- Exercise details: Word for word, output the data, with none of its pictures.
BEGIN Information provided
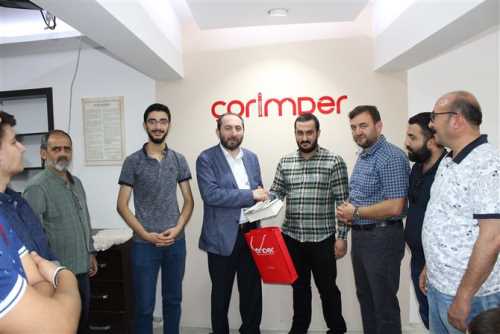 ÇORİMDER'in bu hafta konuğu Rektör Alkan oldu 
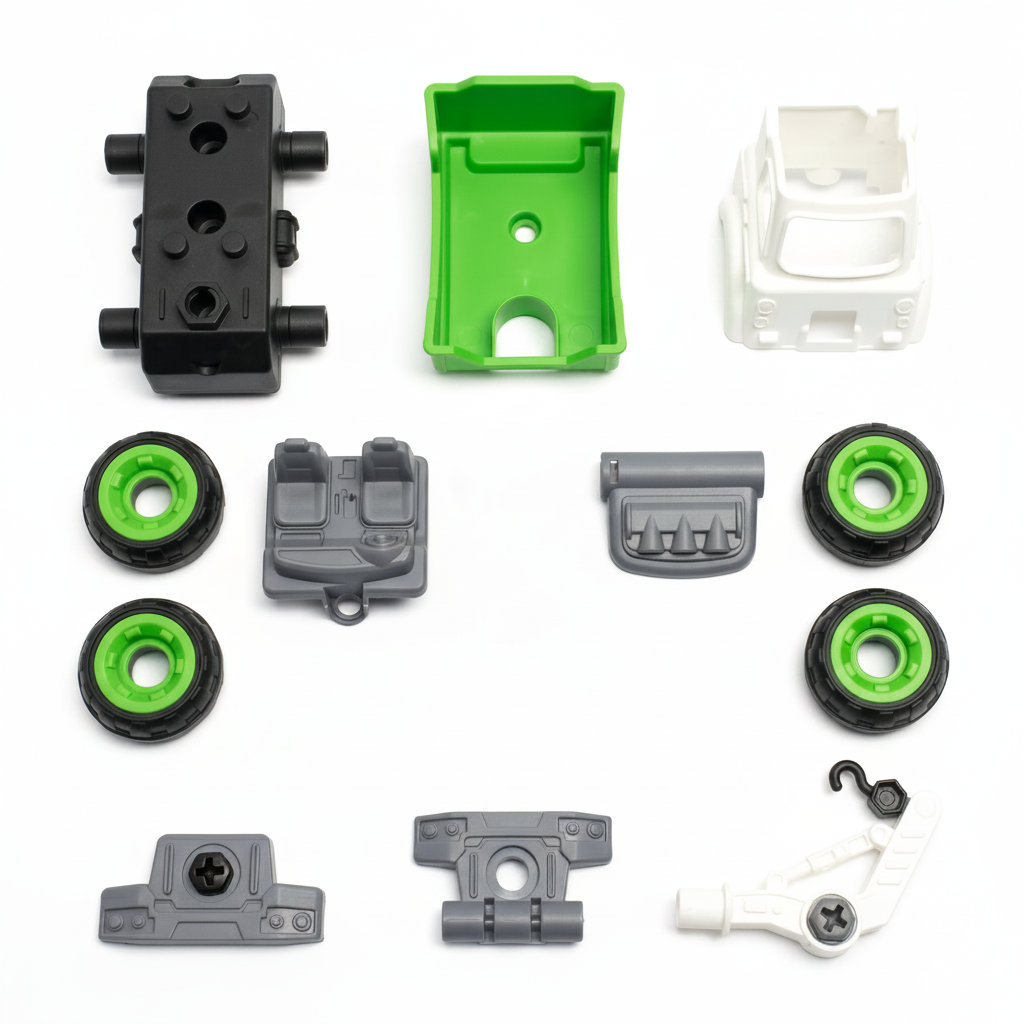 Eco-Sanitation DIY Assembly Set | STEM Learning Puzzle Collection
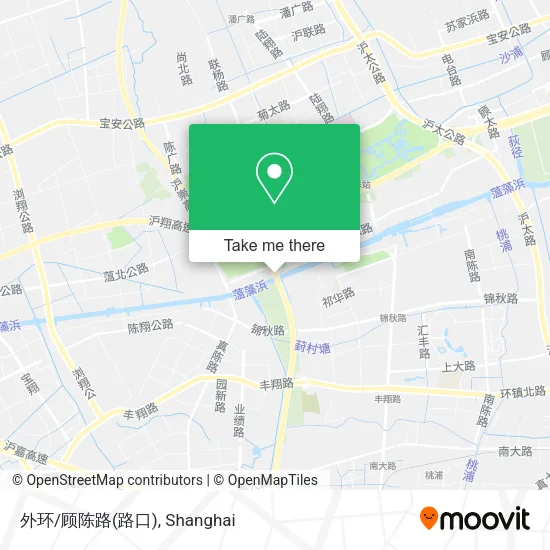 外环/顾陈路(路口) map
END Information provided
- Result of the task:
 ÇORİMDER'in bu hafta konuğu Rektör Alkan oldu 
 Eco-Sanitation DIY Assembly Set | STEM Learning Puzzle Collection
 外环/顾陈路(路口) map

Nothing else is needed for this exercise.